Na Igreja há lugar para todos que vivam bem o seu batismo, de contrário, são advertidas, mas nunca para abandonarem a sua opção por Cristo, mas para a confirmarem! Há alguma incongruência em uma instituição corrigir um dos seus membros por não seguirem o que está estipulado pela ética da sua empresa? Desculpem novamente a analogia. Muito pelo contrário, seria contraproducente não o fazer!
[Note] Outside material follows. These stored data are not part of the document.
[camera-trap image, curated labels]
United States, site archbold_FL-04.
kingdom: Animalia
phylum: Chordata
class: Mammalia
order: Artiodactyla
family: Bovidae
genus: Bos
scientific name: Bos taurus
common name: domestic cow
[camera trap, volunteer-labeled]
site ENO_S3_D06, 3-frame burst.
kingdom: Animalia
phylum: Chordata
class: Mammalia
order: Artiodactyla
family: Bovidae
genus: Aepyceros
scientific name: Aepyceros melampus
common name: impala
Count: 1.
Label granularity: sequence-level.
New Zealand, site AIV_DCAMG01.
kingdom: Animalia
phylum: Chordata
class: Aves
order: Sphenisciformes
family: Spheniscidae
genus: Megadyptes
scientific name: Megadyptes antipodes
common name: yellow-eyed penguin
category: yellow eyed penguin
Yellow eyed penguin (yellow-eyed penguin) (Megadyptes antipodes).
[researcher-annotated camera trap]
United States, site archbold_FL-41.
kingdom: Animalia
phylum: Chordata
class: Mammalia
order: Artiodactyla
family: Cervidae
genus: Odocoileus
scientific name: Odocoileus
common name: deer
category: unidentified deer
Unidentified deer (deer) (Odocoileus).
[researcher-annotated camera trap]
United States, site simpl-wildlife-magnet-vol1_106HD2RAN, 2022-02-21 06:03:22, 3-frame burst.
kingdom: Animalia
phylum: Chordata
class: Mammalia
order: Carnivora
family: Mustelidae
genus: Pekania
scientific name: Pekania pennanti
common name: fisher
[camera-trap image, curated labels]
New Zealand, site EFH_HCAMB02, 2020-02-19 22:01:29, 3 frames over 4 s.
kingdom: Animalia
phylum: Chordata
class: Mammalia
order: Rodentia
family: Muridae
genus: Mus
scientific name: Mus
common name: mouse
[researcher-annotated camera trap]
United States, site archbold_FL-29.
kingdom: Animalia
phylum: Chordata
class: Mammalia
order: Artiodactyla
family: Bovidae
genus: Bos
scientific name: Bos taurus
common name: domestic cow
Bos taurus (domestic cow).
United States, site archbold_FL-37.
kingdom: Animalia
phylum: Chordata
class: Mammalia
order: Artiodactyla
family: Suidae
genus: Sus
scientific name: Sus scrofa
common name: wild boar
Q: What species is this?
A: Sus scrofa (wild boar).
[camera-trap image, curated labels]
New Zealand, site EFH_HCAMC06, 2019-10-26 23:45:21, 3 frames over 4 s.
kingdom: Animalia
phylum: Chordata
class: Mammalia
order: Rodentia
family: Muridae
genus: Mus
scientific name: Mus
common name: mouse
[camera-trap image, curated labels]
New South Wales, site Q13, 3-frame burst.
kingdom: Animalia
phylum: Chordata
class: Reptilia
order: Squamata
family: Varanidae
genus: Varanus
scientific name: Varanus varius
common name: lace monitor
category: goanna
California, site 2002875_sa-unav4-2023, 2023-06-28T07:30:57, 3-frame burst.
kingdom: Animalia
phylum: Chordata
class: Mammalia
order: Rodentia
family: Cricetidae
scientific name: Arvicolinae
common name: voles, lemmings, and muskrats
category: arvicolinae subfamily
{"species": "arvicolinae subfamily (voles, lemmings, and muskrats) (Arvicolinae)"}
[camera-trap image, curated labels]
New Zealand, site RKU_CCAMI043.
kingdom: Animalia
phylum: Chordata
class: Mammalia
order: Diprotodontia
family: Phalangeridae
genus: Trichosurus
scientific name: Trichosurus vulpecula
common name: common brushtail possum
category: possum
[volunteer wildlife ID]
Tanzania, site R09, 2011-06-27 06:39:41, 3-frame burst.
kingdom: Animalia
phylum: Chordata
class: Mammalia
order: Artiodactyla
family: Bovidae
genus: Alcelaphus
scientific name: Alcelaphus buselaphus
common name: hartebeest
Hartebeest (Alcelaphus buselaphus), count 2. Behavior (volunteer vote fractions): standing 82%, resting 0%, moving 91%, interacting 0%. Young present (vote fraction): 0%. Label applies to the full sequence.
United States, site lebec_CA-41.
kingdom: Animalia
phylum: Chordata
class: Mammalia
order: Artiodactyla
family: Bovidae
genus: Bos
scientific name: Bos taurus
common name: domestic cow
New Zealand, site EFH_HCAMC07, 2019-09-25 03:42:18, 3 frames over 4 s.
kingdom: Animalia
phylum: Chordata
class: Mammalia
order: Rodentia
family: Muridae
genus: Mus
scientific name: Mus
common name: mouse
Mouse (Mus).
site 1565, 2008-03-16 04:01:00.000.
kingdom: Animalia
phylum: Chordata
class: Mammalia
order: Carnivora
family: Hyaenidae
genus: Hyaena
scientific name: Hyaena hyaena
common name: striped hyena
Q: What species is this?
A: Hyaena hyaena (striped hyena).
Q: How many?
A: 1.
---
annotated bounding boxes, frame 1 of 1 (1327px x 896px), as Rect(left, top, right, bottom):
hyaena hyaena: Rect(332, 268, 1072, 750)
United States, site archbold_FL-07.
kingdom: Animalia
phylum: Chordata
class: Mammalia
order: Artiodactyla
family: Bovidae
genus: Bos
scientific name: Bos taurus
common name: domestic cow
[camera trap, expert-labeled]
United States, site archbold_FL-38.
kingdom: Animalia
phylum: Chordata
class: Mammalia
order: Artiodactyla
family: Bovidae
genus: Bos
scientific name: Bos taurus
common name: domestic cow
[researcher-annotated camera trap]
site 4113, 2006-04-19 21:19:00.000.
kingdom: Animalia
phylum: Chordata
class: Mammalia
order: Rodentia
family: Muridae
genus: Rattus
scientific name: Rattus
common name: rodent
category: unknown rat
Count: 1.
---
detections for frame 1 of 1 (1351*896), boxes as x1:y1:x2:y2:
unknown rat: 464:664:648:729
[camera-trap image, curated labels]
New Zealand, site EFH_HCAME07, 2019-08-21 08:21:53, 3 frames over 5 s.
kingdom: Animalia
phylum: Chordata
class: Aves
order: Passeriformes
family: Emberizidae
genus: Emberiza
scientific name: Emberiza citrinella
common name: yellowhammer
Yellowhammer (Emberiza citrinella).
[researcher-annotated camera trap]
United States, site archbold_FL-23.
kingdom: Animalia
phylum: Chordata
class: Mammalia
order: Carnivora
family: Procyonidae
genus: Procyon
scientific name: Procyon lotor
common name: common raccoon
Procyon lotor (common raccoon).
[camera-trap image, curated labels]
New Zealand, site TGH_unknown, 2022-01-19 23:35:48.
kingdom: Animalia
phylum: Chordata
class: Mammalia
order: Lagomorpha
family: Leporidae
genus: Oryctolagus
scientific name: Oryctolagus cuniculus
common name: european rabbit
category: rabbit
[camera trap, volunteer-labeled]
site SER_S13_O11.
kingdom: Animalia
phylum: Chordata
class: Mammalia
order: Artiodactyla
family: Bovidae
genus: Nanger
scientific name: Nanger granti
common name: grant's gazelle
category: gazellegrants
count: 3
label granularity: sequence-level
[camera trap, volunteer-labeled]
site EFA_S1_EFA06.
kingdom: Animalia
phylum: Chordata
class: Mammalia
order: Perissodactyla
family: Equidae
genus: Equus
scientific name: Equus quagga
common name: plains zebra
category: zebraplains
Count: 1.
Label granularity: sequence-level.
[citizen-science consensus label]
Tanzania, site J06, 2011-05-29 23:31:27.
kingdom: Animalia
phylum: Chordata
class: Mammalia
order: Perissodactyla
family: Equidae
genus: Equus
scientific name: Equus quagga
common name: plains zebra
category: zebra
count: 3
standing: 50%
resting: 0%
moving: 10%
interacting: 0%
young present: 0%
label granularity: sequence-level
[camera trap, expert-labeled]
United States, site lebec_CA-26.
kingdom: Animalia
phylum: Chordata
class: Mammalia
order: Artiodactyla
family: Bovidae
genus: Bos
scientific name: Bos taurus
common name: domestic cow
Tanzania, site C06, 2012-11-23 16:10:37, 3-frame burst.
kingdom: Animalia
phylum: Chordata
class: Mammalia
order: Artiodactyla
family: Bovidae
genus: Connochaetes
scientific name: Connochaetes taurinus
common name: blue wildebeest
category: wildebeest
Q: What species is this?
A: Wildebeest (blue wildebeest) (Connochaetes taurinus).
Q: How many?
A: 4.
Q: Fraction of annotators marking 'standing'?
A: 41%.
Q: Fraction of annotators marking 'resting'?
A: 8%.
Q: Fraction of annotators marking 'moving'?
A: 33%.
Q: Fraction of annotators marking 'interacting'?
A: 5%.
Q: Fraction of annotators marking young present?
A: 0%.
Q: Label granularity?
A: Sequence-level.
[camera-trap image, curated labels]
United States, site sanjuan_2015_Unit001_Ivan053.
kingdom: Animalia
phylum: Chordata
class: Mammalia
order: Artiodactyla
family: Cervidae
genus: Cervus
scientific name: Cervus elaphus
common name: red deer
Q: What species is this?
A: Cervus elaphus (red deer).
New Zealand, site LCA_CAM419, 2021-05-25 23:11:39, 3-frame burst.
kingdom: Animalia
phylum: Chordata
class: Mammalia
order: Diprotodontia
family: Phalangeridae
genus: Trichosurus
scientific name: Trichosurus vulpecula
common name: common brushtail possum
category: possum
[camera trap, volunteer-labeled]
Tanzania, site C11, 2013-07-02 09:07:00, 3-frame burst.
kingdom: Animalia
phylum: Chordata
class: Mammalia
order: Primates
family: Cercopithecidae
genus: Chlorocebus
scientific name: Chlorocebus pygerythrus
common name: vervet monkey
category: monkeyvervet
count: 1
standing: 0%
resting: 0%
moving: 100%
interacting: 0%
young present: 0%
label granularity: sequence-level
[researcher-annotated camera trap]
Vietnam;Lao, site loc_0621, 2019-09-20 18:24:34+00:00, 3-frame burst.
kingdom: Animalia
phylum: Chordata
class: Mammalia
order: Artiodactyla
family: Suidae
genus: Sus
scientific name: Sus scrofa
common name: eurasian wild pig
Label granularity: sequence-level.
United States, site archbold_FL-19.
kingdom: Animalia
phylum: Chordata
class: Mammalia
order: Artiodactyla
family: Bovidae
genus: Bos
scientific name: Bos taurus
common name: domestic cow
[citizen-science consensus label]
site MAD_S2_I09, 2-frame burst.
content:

Quanto à heterossexualidade, esta, sempre foi louvada e querida por Deus (“crescei e multiplicai-vos”).  Então, os homossexuais não são queridos por Deus? Uma vez mais não é assim! Deus ama o pecador (a pessoa), detesta, isso sim, o pecado, seja ele qual for! Somos todos filhos de Deus, pela ordem da criação, mas novos em Cristo, pelo santo batismo: mortos para o pecado, regenerados para uma vida em Deus! Interrogo-me: um membro de uma instituição não sabe quais são os seus trâmites?

Friso que o batismo (a nossa opção fundamental por Cristo, a sua Igreja e Evangelho) é para adultos. No entanto, a Igreja admite crianças até aos sete anos – não inclusive -, por serem apresentados, por seus pais à Igreja, os quais pedem o batismo para o seus filhos, com a ajuda vital de duas pessoas cristãmente idóneas (padrinhos), o qual a Igreja, sendo de todos e para todos, não nega.

Na tradição vetero-testamentária quantas são as passagens que condenam veemente o pecado da sodomia? Por outro lado, quantas vezes não vemos Deus louvando os seus fiéis, assegurando-lhes uma enorme descendência, uma esposa “como videira fecunda” e os filhos como uma bênção?

No Novo Testamento, São Paulo quando confrontado com o estilo de vida das sociedades gregas e romanas, não adverte os seus fiéis para não voltarem aos costumes instalados da sociedade daquele tempo?

Quanto aos seminários, esta problemática não é nova e muitos problemas tem causado na formação presbiteral, com consequências devastadoras. É um assunto muito complicado de gerir e cuidar. Como aferir se uma vocação é verdadeira? Pelo menos tem de ser um fiel batizado que pauta a sua vida pelos valores contidos no Evangelho e pela tradição da Igreja. Depois, o discernimento dirá!

Quanto ao direito canónico este é bem explícito quanto à não ordenação de um homossexual. Ainda que celibatário fiel, faz algum sentido um membro de uma instituição representar algo que a sua instituição condena?

Voltando ao mesmo direito canónico, por mais paradoxal que seja, para se ser admitido às ordens sacras, só um homem heterossexual, que, depois, abraçará conscientemente o celibato (diáconos em vista ao sacerdócio).

Mas ser pai de família não é a maior bênção de Deus para o homem? É! Só que no caso do padre, a sua família são os seus fiéis e, por isso, “receberá cem vezes mais mães, pais, filhos, filhas e terras”! Ainda é mais abençoado!

Em suma, contristado, vivemos numa sociedade absurdamente esquizofrénica e hipócrita! Isto é que é ser-se homofóbico! Matamo-nos uns aos outros! É bem mais grave que a homossexualidade!

Com profundo respeito à comunidade LGBTQI+, peço em nome da Igreja, desculpa pela nossa hipocrisia e espero que, na verdade, caminhemos, tendo plena consciência de que não é o que Deus quer para vós, mas, não vos ama menos, nem vos escuta menos, nem caluniemos o Santo Padre!

Quanto à Igreja Católica não pode abdicar da sua matriz, da sua identidade, assente na Revelação (Sagrada Escritura – Bíblia) e Tradição! No entanto, ainda que feridos, não duvideis de uma coisa: não há religião mais tolerante e que apregoe os valores humanos do que a Igreja Católica, porque os valores não são seus, são de Cristo!

* Padre da arquidiocese de Braga/Portugal.